In general, the definition of an algebraic variety differs from one reference to other. The definition that I was used to is to consider an algebraic variety as an integral scheme of finite type. However this definition differs from the one in the book of Masayoshi Miyanishi ("Algebraic Geometry", in page 89).
The author defines an algebraic variety over a field $k$ as an integral $k$-scheme $X$ (this means that there exists a quasi-compact locally finite generated morphism $f: X \longrightarrow Spec(k)$) of finite type such that the base change by $\overline{k}$ ( $X_{\overline{k}} =X \times_{Spec(k)} Spec(\overline{k})$) is integral of finite type and the structure morphism is a $f: X \longrightarrow Spec(k)$ separated morphism ($\Delta_{X/Spec(k)}: X \longrightarrow X \times_{Spec(k)} X$ is a closed immersion).

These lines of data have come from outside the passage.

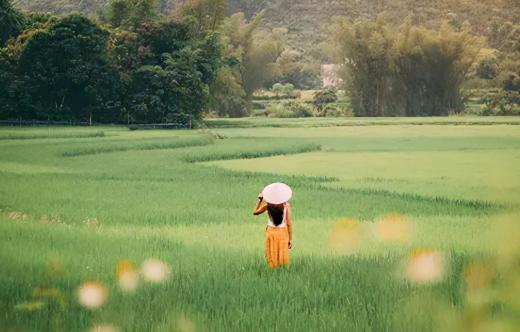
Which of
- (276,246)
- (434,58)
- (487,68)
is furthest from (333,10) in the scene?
(276,246)

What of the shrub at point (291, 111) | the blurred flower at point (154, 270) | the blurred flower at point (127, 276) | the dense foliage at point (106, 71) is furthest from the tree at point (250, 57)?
the blurred flower at point (127, 276)

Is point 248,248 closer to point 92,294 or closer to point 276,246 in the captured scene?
point 276,246

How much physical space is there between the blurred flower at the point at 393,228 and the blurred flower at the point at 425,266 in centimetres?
111

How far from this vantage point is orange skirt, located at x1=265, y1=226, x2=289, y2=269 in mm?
4785

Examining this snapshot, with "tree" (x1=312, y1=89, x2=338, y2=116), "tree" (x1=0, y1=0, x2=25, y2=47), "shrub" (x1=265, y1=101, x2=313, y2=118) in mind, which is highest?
"tree" (x1=0, y1=0, x2=25, y2=47)

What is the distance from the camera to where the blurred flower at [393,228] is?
7.23 m

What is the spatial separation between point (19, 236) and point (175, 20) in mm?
28605

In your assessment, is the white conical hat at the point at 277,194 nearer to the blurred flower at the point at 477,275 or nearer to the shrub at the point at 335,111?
the blurred flower at the point at 477,275

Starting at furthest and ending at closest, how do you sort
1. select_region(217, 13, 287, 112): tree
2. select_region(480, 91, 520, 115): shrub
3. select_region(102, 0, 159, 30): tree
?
select_region(217, 13, 287, 112): tree
select_region(480, 91, 520, 115): shrub
select_region(102, 0, 159, 30): tree

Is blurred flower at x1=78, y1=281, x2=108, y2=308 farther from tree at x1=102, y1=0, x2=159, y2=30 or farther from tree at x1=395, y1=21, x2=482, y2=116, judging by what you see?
tree at x1=395, y1=21, x2=482, y2=116

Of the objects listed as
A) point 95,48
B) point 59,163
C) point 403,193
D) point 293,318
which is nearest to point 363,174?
point 403,193

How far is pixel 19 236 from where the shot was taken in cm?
658

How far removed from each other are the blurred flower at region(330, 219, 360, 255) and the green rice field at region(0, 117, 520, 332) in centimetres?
2

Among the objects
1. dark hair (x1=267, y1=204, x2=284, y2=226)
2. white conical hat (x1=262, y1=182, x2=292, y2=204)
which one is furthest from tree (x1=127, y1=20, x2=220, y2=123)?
white conical hat (x1=262, y1=182, x2=292, y2=204)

Could please someone explains why there is these additional assumptions in the above definition? The author just explains briefly (in page 92) why the separateness is useful in this case (he says that $f$ being separated is equivalent to two specializations of a point along a valuation ring $\mathscr{O}$ coincide under the assumption that the induced morphisms $k(x) \longrightarrow Q(\mathscr{O})$ are identical), however I didn't understand this too.
Thanks in advance.
Let $X$ be integral and of finite type over $k$. Then we have two additional assumptions:
$X$ separated. This is needed in some theorems, in the same vein that some theorems about topological spaces need the Hausdorff separation axiom. Projective varieties are always separated. Note that the gluing of two copies of $\mathbb{A}^1$ at $\mathbb{A}^1 \setminus \{0\}$, i.e. the affine line with double origin, is not separated, but it is of finite type and integral.
$X$ is geometrically integral, i.e. $X \otimes_k \overline{k}$ is integral. Basically this is needed in order to reduce everything to the case of algebraically closed fields. For example, if $X,Y$ are geometrically integeral, then $X \times_k Y$ is geometrically integral. But this does not hold just for integral, i.e. we really need the base change to the algebraic closure here. For example $\mathrm{Spec}(\mathbb{C}) \times_{\mathbb{R}} \mathrm{Spec}(\mathbb{C}) \cong \mathrm{Spec}(\mathbb{C}) \sqcup \mathrm{Spec}(\mathbb{C})$ is reducible. Again, some theorems only work for geometrically integral varieties, that's why many authors include this into the definition. We have just seen that $\mathrm{Spec}(\mathbb{C})$ is not geometrically integral over $\mathbb{R}$. Notice that $\mathbb{A}^n_k$ and $\mathbb{P}^n_k$ are geometrically integral.